Only 26% of U.S. eighth graders are proficient in math, according to the 2022 National Center for Education Statistics. The proficiency rate is even lower for certain student groups. Only 14% of students who identify as Latinx/Hispanic, and 9% of students who identify as Black/African American, are math proficient by the end of middle school. (source) Our education system is failing our students. 

Math serves as a gateway to study advanced subjects such as physics, engineering, chemistry, biomedicine, and environmental science. Without a solid math foundation to rely on, high school students are not able to pursue or succeed in more advanced STEM subjects. In turn, these students will not pursue STEM in college which leads to a dearth of future STEM experts able to drive innovative solutions. 

Student success rates are tied to the effectiveness of teachers. Educators with real world experience are both inspiring and able to guide students in the pursuit of a higher STEM education. 

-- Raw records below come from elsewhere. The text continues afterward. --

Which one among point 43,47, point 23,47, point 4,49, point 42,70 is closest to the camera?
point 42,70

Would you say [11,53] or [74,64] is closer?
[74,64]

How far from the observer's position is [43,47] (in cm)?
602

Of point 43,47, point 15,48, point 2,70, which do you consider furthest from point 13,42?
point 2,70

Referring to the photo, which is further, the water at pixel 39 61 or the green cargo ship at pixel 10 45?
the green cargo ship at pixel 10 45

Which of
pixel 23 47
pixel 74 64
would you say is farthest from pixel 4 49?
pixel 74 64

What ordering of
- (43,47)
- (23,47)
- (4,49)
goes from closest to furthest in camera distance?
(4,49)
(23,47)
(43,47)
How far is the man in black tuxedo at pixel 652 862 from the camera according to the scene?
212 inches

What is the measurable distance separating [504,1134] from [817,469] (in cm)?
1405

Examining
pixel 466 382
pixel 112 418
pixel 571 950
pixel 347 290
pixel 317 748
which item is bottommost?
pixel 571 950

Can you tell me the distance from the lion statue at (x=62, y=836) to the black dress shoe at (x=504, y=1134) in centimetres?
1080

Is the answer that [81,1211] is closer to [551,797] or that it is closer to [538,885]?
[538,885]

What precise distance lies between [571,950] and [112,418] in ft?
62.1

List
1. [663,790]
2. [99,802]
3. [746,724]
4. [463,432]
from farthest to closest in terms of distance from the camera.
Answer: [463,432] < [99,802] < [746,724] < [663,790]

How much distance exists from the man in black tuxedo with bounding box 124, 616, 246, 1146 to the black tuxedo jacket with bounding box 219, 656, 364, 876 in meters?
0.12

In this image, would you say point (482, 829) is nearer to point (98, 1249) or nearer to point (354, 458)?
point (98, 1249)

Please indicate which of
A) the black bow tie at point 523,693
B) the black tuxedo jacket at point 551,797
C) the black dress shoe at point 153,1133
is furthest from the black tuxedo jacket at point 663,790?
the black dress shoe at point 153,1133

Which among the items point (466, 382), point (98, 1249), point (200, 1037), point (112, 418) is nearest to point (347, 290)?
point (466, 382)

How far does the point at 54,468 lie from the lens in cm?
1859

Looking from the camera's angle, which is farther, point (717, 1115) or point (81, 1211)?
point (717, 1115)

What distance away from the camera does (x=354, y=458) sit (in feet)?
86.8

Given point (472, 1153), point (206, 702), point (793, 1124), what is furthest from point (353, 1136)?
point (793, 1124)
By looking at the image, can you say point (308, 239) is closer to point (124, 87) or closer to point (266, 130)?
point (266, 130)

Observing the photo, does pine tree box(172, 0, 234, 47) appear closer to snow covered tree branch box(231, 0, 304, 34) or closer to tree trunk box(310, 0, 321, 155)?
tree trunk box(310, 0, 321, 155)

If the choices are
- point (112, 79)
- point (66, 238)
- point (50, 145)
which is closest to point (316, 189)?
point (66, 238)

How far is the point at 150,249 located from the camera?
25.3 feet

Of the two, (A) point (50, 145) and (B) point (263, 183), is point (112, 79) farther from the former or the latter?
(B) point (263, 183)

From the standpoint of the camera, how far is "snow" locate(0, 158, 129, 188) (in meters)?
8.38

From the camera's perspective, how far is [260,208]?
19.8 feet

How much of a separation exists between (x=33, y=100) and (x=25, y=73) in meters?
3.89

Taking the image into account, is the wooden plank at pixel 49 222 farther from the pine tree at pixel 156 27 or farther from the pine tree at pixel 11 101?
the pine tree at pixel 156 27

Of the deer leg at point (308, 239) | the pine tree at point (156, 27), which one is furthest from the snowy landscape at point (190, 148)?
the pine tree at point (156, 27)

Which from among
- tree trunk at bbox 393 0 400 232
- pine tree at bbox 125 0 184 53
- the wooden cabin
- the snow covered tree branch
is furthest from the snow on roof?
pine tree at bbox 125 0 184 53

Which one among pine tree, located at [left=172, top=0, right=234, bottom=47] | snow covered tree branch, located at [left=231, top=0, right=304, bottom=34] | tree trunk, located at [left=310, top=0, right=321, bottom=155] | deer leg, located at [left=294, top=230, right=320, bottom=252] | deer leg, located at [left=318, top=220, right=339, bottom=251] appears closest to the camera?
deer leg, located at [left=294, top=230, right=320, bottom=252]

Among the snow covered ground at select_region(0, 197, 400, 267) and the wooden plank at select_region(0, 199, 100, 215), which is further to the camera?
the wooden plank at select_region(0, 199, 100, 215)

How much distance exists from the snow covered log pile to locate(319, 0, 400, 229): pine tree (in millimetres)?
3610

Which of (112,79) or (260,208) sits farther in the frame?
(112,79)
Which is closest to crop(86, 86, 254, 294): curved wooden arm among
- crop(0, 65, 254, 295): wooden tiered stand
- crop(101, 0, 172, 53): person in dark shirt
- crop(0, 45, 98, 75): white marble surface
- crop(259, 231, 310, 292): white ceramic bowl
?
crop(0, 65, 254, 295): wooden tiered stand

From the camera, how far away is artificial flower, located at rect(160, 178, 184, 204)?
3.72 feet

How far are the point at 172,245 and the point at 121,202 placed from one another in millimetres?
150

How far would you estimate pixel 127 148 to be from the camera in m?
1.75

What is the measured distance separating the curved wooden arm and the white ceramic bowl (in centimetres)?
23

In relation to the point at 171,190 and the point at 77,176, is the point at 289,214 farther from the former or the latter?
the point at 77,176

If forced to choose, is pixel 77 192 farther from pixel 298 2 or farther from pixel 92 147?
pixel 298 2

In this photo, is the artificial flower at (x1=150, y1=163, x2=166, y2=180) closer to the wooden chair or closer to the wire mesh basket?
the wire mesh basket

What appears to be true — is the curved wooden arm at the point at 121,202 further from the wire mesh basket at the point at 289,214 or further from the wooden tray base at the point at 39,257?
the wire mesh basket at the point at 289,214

The bipartisan congressional STEM Education Caucus has said: “Our knowledge-based economy is driven by constant innovation. The foundation of innovation lies in a dynamic, motivated and well-educated workforce equipped with STEM skills”. Yet, studies have shown that: “Educators lacked in-depth knowledge of STEM careers, and, as a consequence, they were not prepared to guide students to those fields.”  (source)

In addition, the lack of qualified STEM educators has worsened in U.S. schools in the last decade, threatening our position in the global marketplace, according to a recent The74 article. By the 2020-2021 school year, 31% of public schools were unable to fill a teaching position for biology or life sciences. 32% of public schools were unable to fill a teaching position for mathematics, and 26% to 47% for physical sciences such as physics, geology and engineering. (source)

Are Scientists, Engineers, Mathematicians working in their respective industries or academia a part of the solution to our STEM Education Crisis?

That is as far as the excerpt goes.